A good way to illustrate the avoidable nature of this saga is by comparing it to scenarios where a passenger, whilst feeling a decision is unfair, respects it anyway. This anti-Trump woman may have behaved appallingly, but, to her credit, at least she eventually complied with both the airline staff and police and left the plane:

If everyone behaved like this when they didn’t get their way on planes or at airports, the police and security would be occupied 24/7

Planes, airports, and airlines often cause massive inconveniences. I’ve been diverted to different continents or been burned by hot drinks, missing important meetings, assessment dates, and other deadlines (or having an area perilously close to my genitals seething with pain for hours). Time and again I have observed people overreacting to their own situations, including to the point of, like the man in the United video, inflicting injury on themselves by resisting officials. I may have been angry in my own circumstances, but never have I felt the desire to disobey legal commands from those who can enforce them or get others to.
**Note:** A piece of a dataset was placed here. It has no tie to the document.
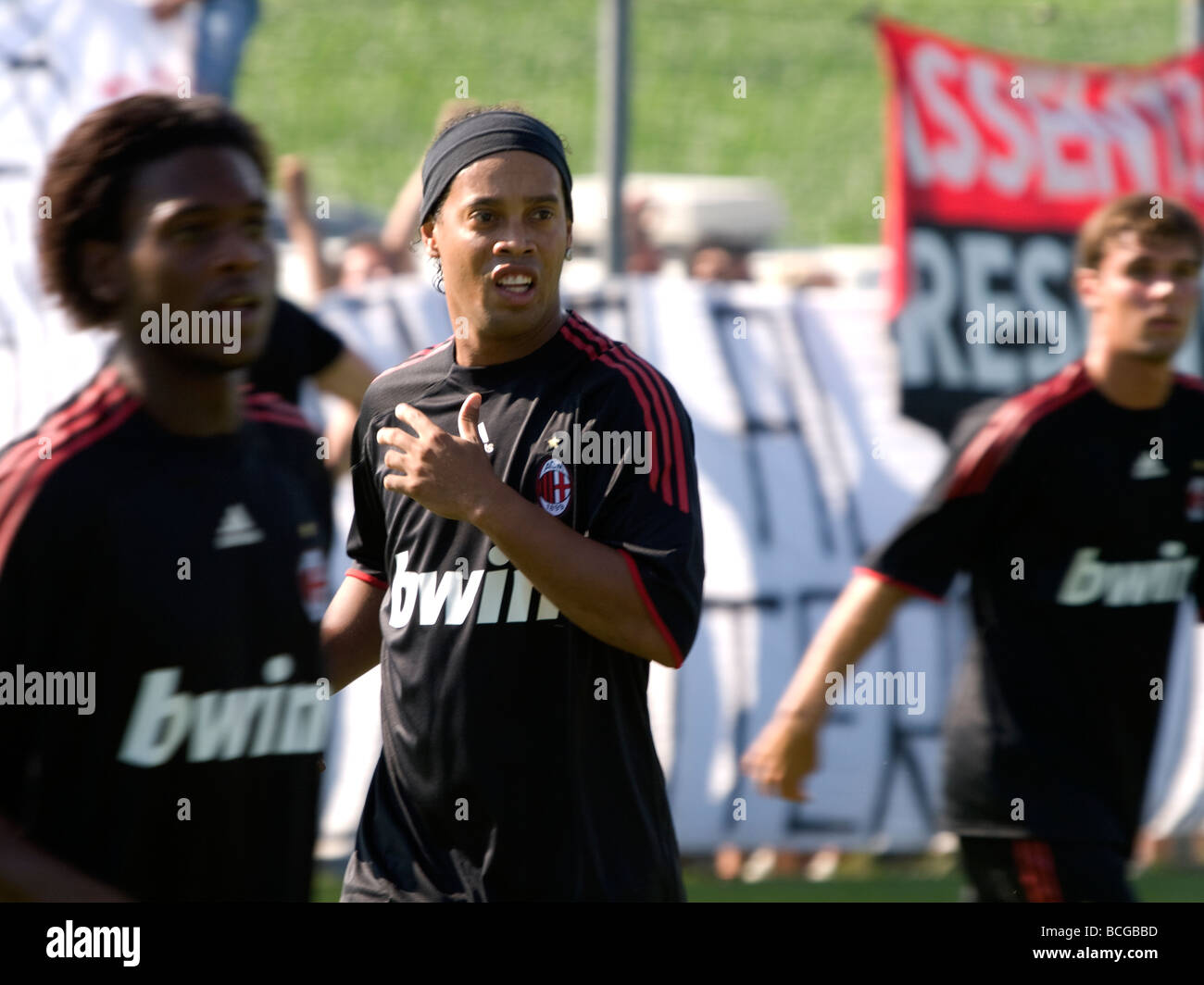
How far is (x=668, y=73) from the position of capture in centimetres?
764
There is no doubt that overbooking is a much more common phenomenon in the United States than Europe or Australia. I am far from a fan of any American airline and most of the time will simply refuse to fly with them. But the contracts through which airline tickets are bought explicitly give airlines the right to bump customers from flights. And again, even if the right to eject passengers from overbooked flights does not exist here, physical resistance only aggravates the circumstances.

For the sake of good customer relations and common courtesy, I agree that United should have bumped passengers before boarding took place. Nonetheless, this does not condone the man’s resistance and the rather juvenile (mentally ill?) way he returned to the cabin. No airline in their right mind would allow a man saying “please kill me” to remain on an aircraft waiting to depart.

Some of the law enforcement taking him off were black and Hispanic

Allegations of “racism” have attached themselves to this airline incident. But from what I saw in the video, some security officers were black or Hispanic, indicating if any racism existed it would be minority-on-minority. With 30% of Americans being minorities, and an even higher percentage of tourists flying to and within America being minorities, the chances of a non-white being randomly bumped off a flight are probably around three or four in ten. If an Asian man being asked to leave an overbooked plane is the litmus test for racism, with zero evidence proffered that race was actually a factor, I have great concerns for how people will deal with such events in the future.

Another part of the problem is that the actions of police and security officers are viewed as “illegitimate” and “oppressive” far too often, encouraged by a biased media that takes one snippet of video from something like a police shooting and then generalizes an accusation across all manner of other unrelated incidents that take place later. When people refuse to follow instructions and physically resist, they and others see the case as one of martyrdom. “It’s unfair, I don’t like it, so I will not obey” is the mantra of many a person who could prevent their own victimization simply by backing off, complying, and seeking legal remedies through the appropriate channels afterwards.

Why didn’t other people—non-doctors—volunteer to leave?

If we assume that the reports of the man being a doctor who needed to perform surgery are true, why didn’t someone else volunteer to leave? People gladly whipped out their phones to record the spectacle and then virtue-signal online, but none seemingly had the foresight to realize that their own non-essential business could wait when United were calling for volunteers.

In addition to the man’s antics, his fellow passengers were not selfless enough to get out of their seats but suddenly became Good Samaritans when the chance to visually record things and speak to newspapers presented itself. I may believe that airline overbooking should be made illegal, but deciding to get yourself injured over it is nothing short of moronic.